Wer erinnert sich noch an blinkende GIFs und den Baukasten aus den Höllen?
Das Internet der 90er war ein wilder Zoo, in dem Geocities-Domains wie Pilze aus dem Boden schossen und jeder Webmaster sein persönliches Highlight an Blinkeffekten, grellen Farben und unnötigen Sounds setzte. Die damaligen Homepages waren ein Paradebeispiel für "Don’t" beim Webdesign. Kaum jemand dachte daran, wie man Nutzer wirklich erreicht – Hauptsache, die Seite leuchtete und blinkte.
HTML-Tags erfinden und CSS ignorieren: Das Chaos nahm seinen Lauf
Damals kannte kaum jemand CSS, und falls doch, war die Unterstützung der Browser fragwürdig. Die Folge: Statt sauberer Trennung von Inhalt und Gestaltung landeten Tabellenlayouts und verschachtelte Spacer-Bilder auf jeder Seite. Wer mal versucht hat, eine Website pixelgenau in Netscape Navigator und Internet Explorer gleichzeitig darzustellen, weiß, wie viel Frust das bedeutete. Hacks, Proprietär-Tags und "Browser-Bombs" waren keine Ausnahme, sondern Alltag.
JavaScript? Eher eine Spielwiese für wilde Experimente
JavaScript war damals eine exotische Rarität, die vor allem für blinkende Schriftzüge oder simple Popup-Fenster genutzt wurde. Komplett unvorhersehbar reagierte der Code in unterschiedlichen Browserversionen. Und natürlich gab es keine Debugger, sodass Entwickler sich wie Schatzsucher durch Fehlermeldungen quälen mussten – oft mit dem Gefühl, dass der Browser den Spaß bewusst sabotiert.
Browserkrieg statt Friedensvertrag
Die Browserhersteller waren wie rivalisierende Piratenbanden, die ihren eigenen Standard durchdrücken wollten.
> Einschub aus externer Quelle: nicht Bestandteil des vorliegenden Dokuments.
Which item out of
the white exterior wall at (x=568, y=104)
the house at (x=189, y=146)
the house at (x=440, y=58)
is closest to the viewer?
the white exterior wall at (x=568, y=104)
Internet Explorer polterte mit ActiveX, Netscape setzte auf proprietäre Tags, und Opera versuchte sich als Underdog mit innovativen Ideen, die kaum jemand verstand. Für Entwickler bedeutete das: Ständiges Anpassen, Testen und das Einarbeiten von "Polyfills" – die damals noch nicht so hießen, aber genau das taten: den Browsern beibringen, was sie nicht konnten.
Der Sprung zu modernen Standards: Was damals wirklich half
Erst mit der Etablierung von CSS2 und der späteren Dominanz von Firefox und Chrome wurde das Chaos beherrschbar. Die Einführung von Validierungsdiensten gab Entwicklern endlich ein Werkzeug an die Hand, um Fehler sichtbar zu machen. Nicht zu vergessen: JavaScript-Frameworks wie jQuery retteten unzählige Projekte mit einfachen APIs, die mal in allen Browsern liefen – zumindest meistens.
Meine Einschätzung nach Jahrzehnten im Web-Dschungel
Wer heute mit aktuellen Tools arbeitet, kann kaum ermessen, wie viel Zeit, Nerven und Kreativität das Web damals verschlang. Ich erinnere mich an Projekte, bei denen ein simpler Button auf zehn Browsern zehn unterschiedliche CSS-Regeln brauchte. Die Geduld, um das durchzutesten, war enorm.
Trotz des Chaos war das Web damals ein Freiraum für Pioniere. Die Fehler der Vergangenheit sind heute Lehrstück und Mahnung zugleich. Wer sich heute über gelegentliche Browser-Bugs ärgert, sollte daran denken, dass selbst das heutige "Responsive Design" auf den Schultern von ungezählten missglückten Layouts der 90er sitzt.
Was lässt sich daraus lernen?
- Wer kompatiblen Code schreiben will, muss nicht nur Standards kennen, sondern auch die Historie der Browser berücksichtigen.
- Keine automatische Übernahme alter Muster: Neue Tools und Frameworks erleichtern vieles, aber man sollte nicht vergessen, wie etwa Tables für Layouts einst unverzichtbar waren – und heute für Schreikrämpfe sorgen.
- Humor bewahren: Manche alte Webseiten wirken heute wie Kunstwerke des Chaos. Das zeigt, wie weit das Web gekommen ist.
Wer sich für die Anfänge des Webs interessiert, findet im Forum.jswelt.de eine passende Community, die solche Geschichten zu schätzen weiß. Die Erinnerung an diese Zeiten schärft den Blick für das, was heute selbstverständlich wirkt – und motiviert zu sauberem, robustem Code.
Fazit: Die Webgeschichte ist kein staubiger Lehrsatz, sondern eine Sammlung schriller Anekdoten, chaotischer Experimente und steiniger Entwicklungswege. Ein Blick zurück bringt nicht nur Schmunzeln, sondern auch Respekt für das, was heute möglich ist.